===== Available data
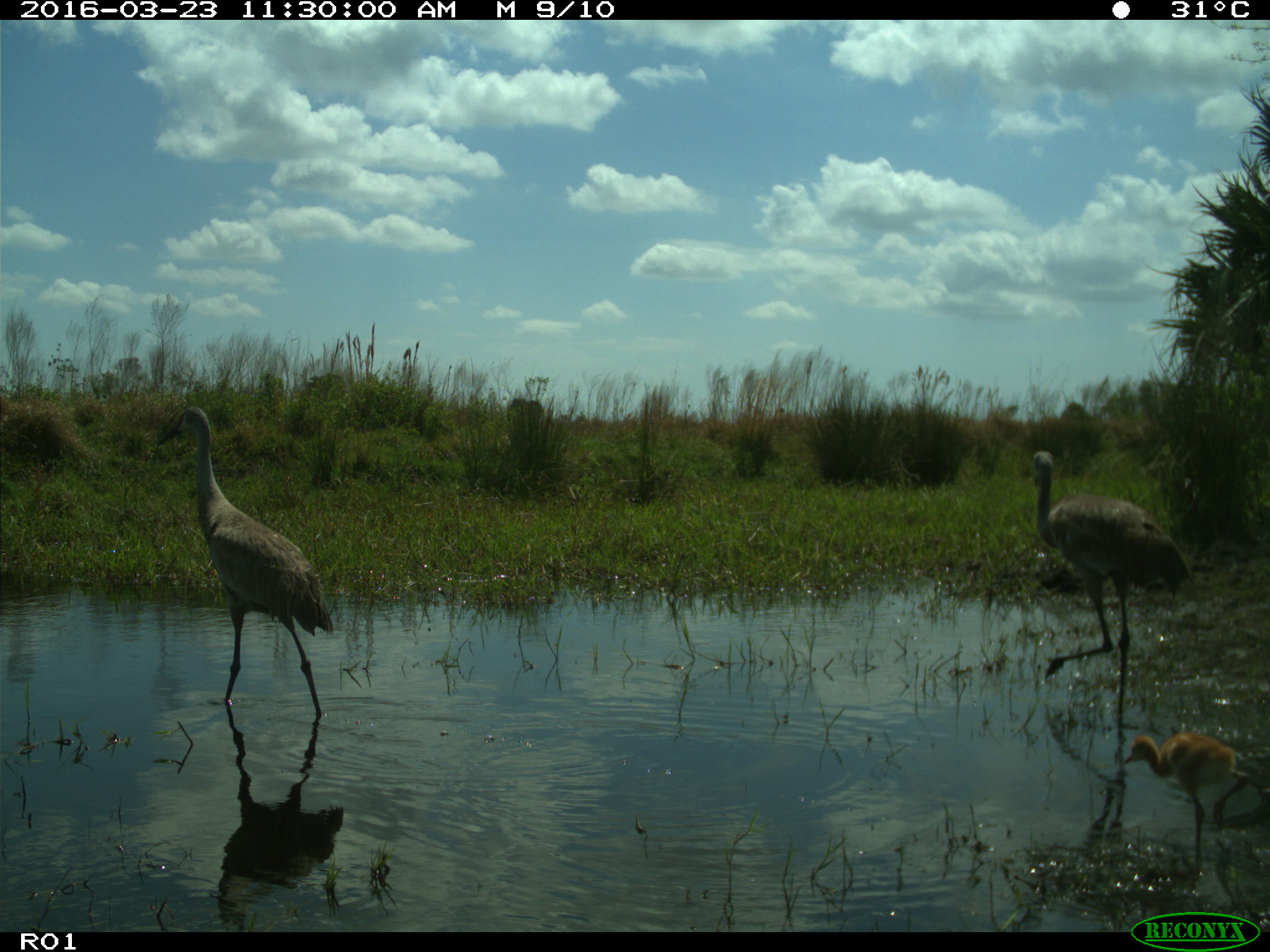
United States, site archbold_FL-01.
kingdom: Animalia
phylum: Chordata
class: Aves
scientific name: Aves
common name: birds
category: unidentified bird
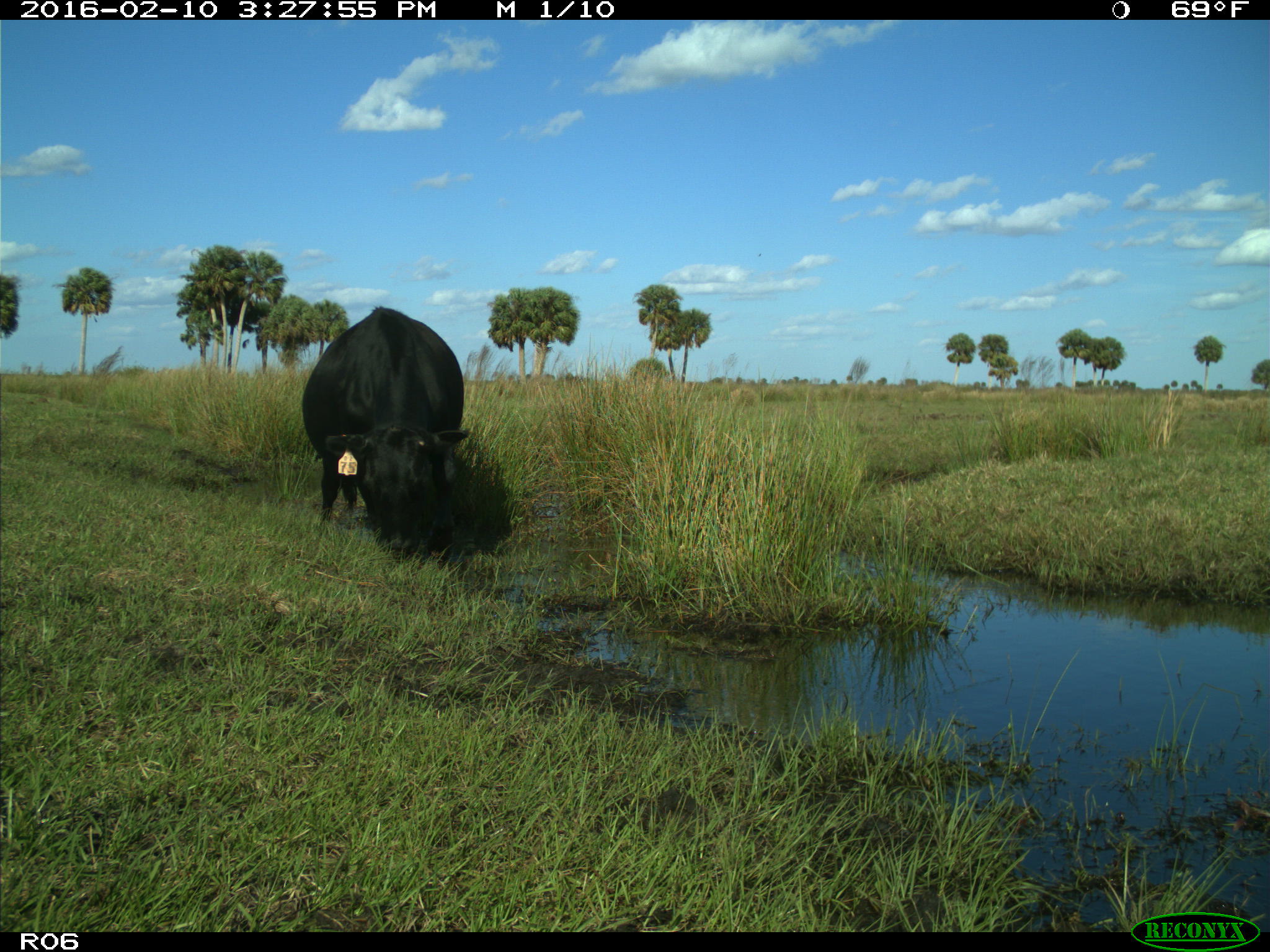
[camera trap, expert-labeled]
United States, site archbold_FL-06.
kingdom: Animalia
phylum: Chordata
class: Mammalia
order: Artiodactyla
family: Bovidae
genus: Bos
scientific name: Bos taurus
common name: domestic cow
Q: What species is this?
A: Bos taurus (domestic cow).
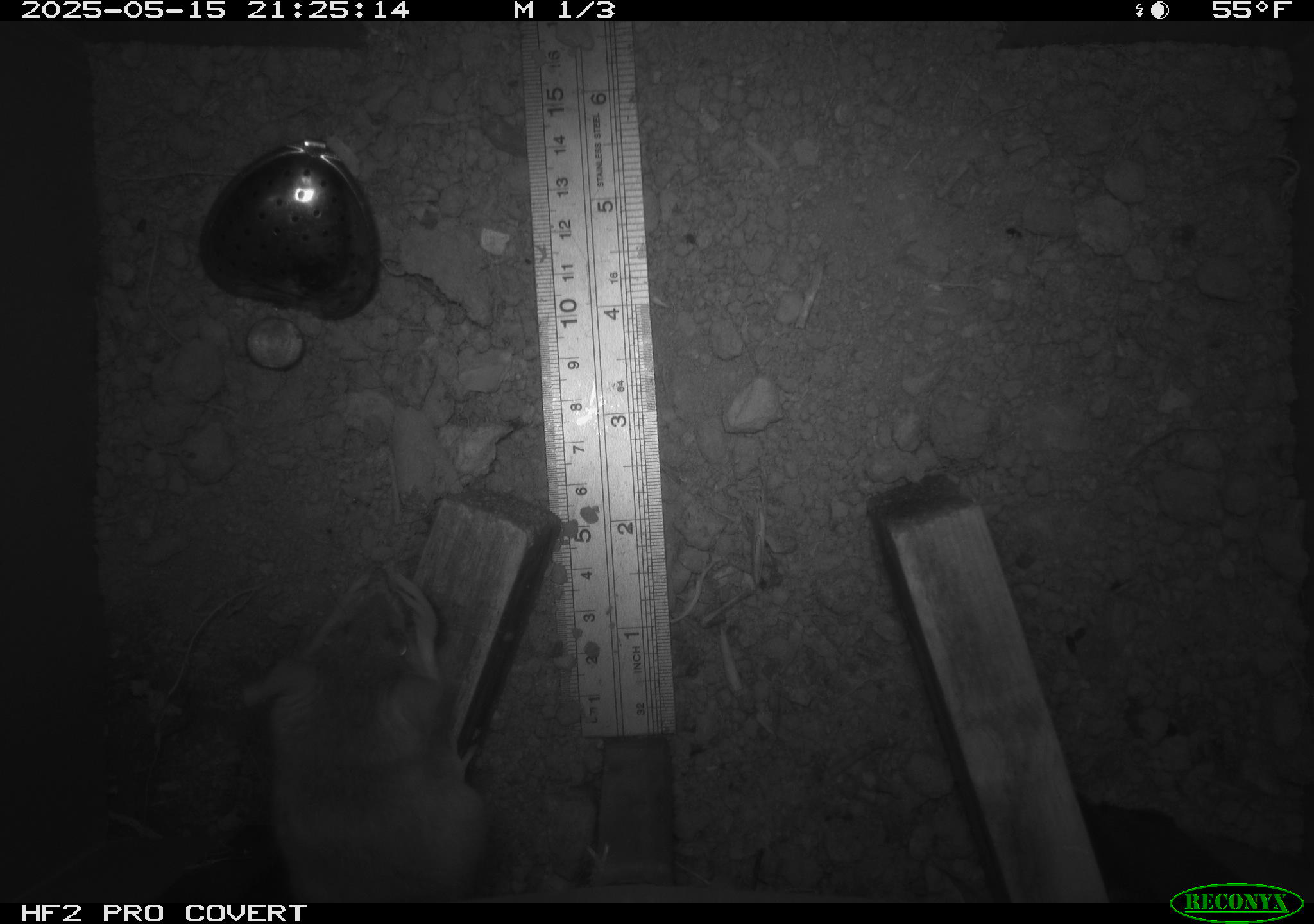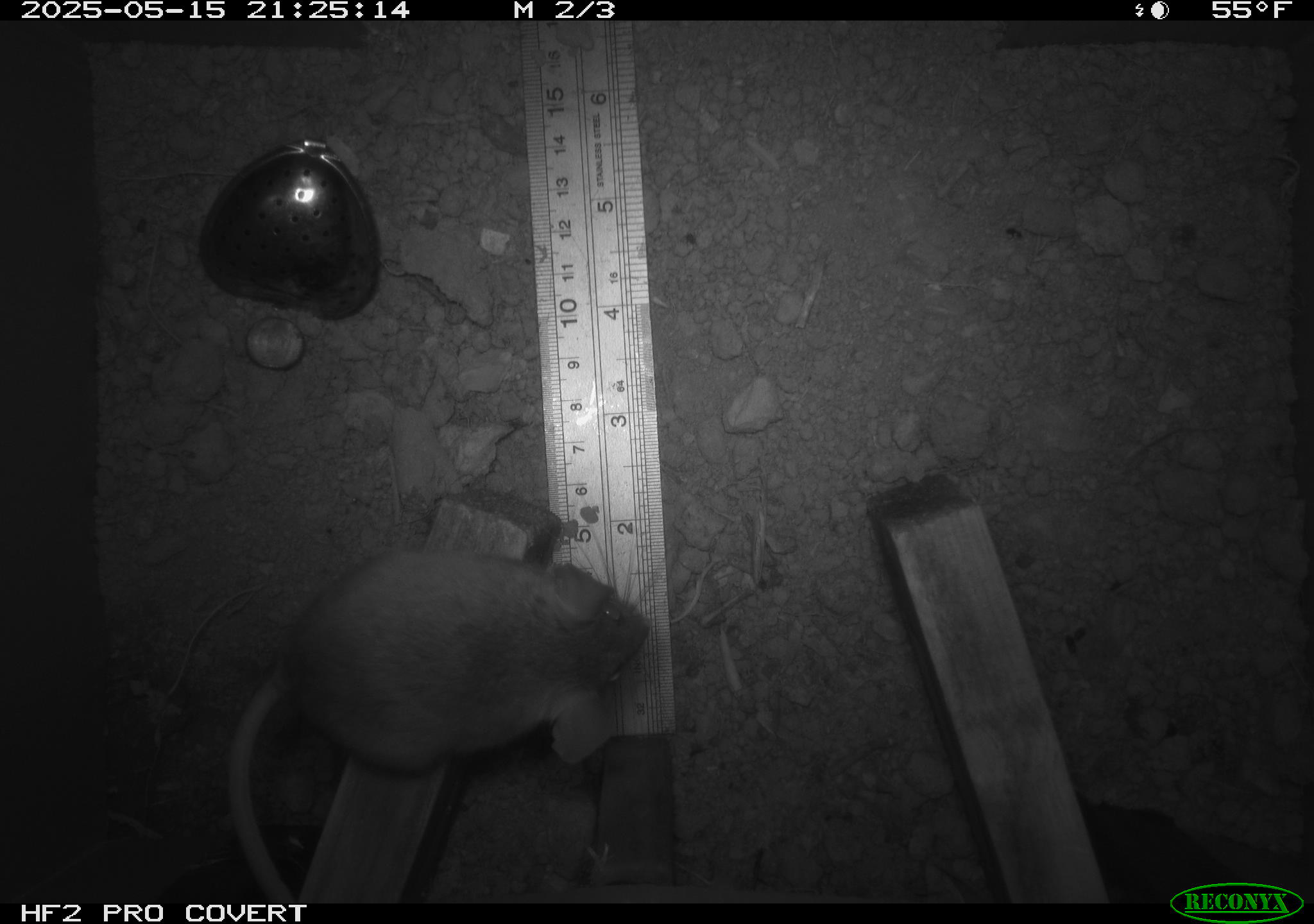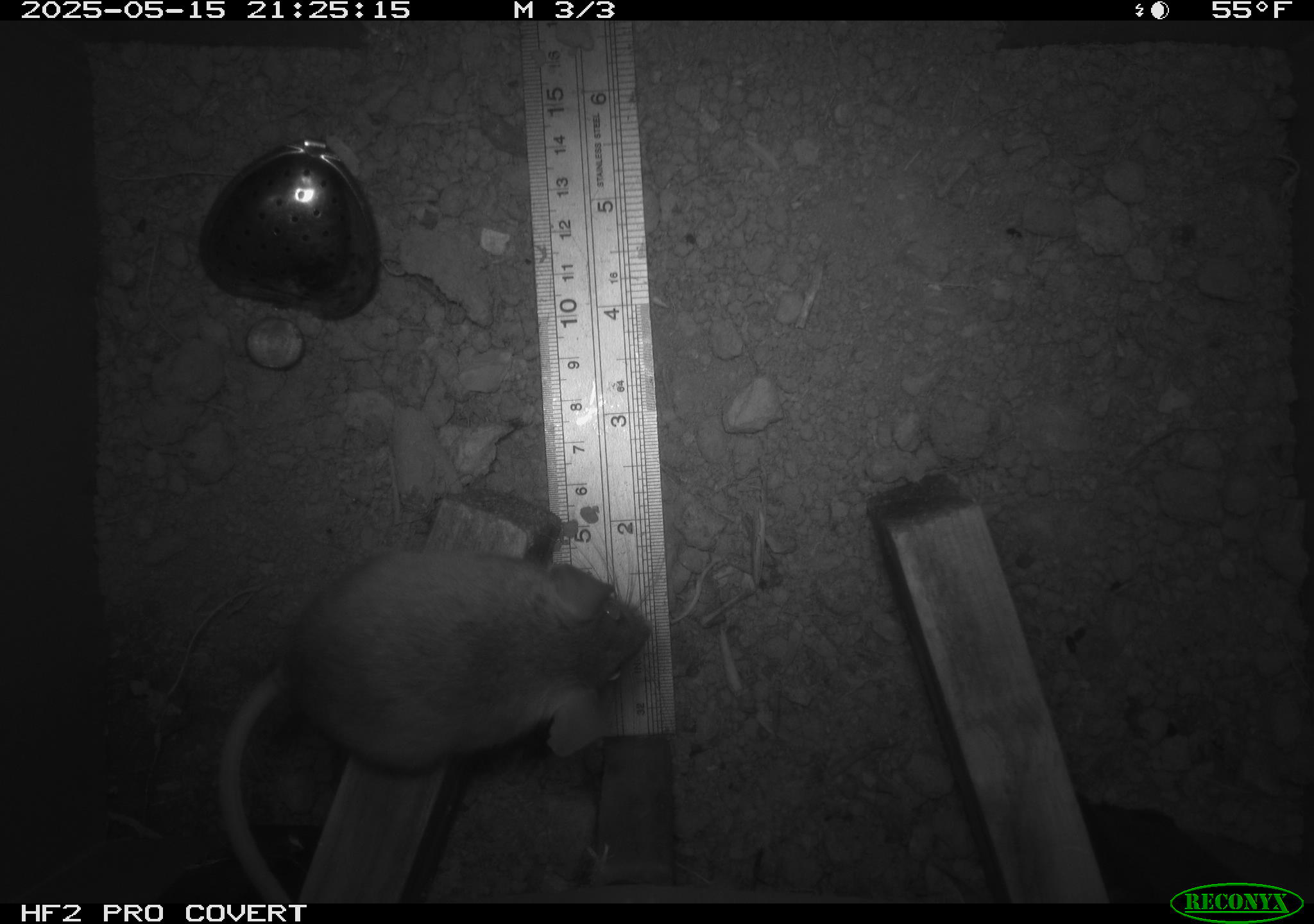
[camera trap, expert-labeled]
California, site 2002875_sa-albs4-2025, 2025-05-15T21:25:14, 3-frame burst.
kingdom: Animalia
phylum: Chordata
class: Mammalia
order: Rodentia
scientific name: Rodentia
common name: mouse species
==========
### Problem to solve
Retype the records in full, exactly as given, and omit the pictures.

### Result below
United States, site archbold_FL-01.
kingdom: Animalia
phylum: Chordata
class: Aves
scientific name: Aves
common name: birds
category: unidentified bird
[camera trap, expert-labeled]
United States, site archbold_FL-06.
kingdom: Animalia
phylum: Chordata
class: Mammalia
order: Artiodactyla
family: Bovidae
genus: Bos
scientific name: Bos taurus
common name: domestic cow
Q: What species is this?
A: Bos taurus (domestic cow).
[camera trap, expert-labeled]
California, site 2002875_sa-albs4-2025, 2025-05-15T21:25:14, 3-frame burst.
kingdom: Animalia
phylum: Chordata
class: Mammalia
order: Rodentia
scientific name: Rodentia
common name: mouse species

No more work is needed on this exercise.